15. El tesoro Sucede con el Reino de los Cielos lo que con un tesoro escondido en el campo: el que lo encuentra lo deja oculto y, lleno de alegría, va, vende todo lo que tiene y compra aquel campo. (Mt 13,44)

El tesoro es el Reino, es decir, el señorío de Dios en la propia vida, es decir, creer, esperar y amar al modo de Jesús. Está oculto e intentas descubrirlo, pero encontrarlo es gracia, solo gracia del Señor. El tesoro está dentro y produce una alegría incomparable. No soluciona los problemas de nuestras inquietudes diarias, porque hace algo infinitamente mejor: las inquietudes se resitúan, nace una paz que permanece y nos guarda el corazón, da sentido a todo, incluso al fracaso... Por encima de todo, el tesoro es la relación de amor con el Señor. Tesoro es la soledad habitada. ¡Es tan evidente! Y cuando tienes la tentación de buscar otros tesoros, te basta mirarle a Él. Te habita y le perteneces. ¡Qué privilegio! La alegría se te hace fuente interior cuando se alimenta de agradecimiento humilde.

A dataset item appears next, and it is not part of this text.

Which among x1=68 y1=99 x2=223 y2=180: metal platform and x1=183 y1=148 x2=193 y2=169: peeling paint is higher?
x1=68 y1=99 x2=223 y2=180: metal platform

16. Ser persona 1. El don de ser persona con nombre único. Cuando alguien me llama por mi nombre, me encuentro con mi verdad de ser. No qué hago, qué sitio tengo en la sociedad, cómo soy valorado, ni siquiera qué autoconciencia tengo, sino quién soy. Cuando Dios me llama por mi nombre, entonces adquiero dignidad de absoluto y me sé definitivamente único. 2. El don de ser solo criatura y trascender el mundo. Cuando me veo a mí mismo como un conjunto de cualidades y defectos, o una personalidad que tiene que autoposeerse, no pretendo ser más que criatura, sin derecho a existir, y, sin embargo, en cuanto pienso y decido, me elevo por encima del cosmos entero. Cuando me veo mirado por Dios, Él me coloca en ese punto de pequeñez y grandeza que solo Él realiza en mí. 3. El don de ser libre y capaz de amar a otra persona. Toda consideración filosófica sobre mi ser persona queda atrás ante el milagro de la libertad y el amor. La racionalidad es horizonte. Solo el encuentro interpersonal ilumina el don y lo promueve. El que no ama es persona, ontológicamente, por su capacidad de amar, pero solo se realiza en su identidad originaria cuando ama de verdad y con obras. 4. El don de ser llamado a la relación personal con Dios. Solo lo puede hacer Él, y Él lo quiere. ¿Quién soy yo para Él? Mejor: ¿quién me hace ser para Él? 5. El don de ser humano y vivir del Espíritu Santo. La vida que recibo de Dios es posible por ser persona humana, capaz de recibirla. Él me ha hecho así por libre iniciativa de amor. Pero solo es real cuando el Espíritu Santo se une a mi espíritu y llamo a Dios “Padre”. Él realiza mis capacidades y las eleva a su nivel, el de Jesús, el Hijo. 6. El don de ser persona por gracia de Dios. 7. El don de la relación inmediata con Dios.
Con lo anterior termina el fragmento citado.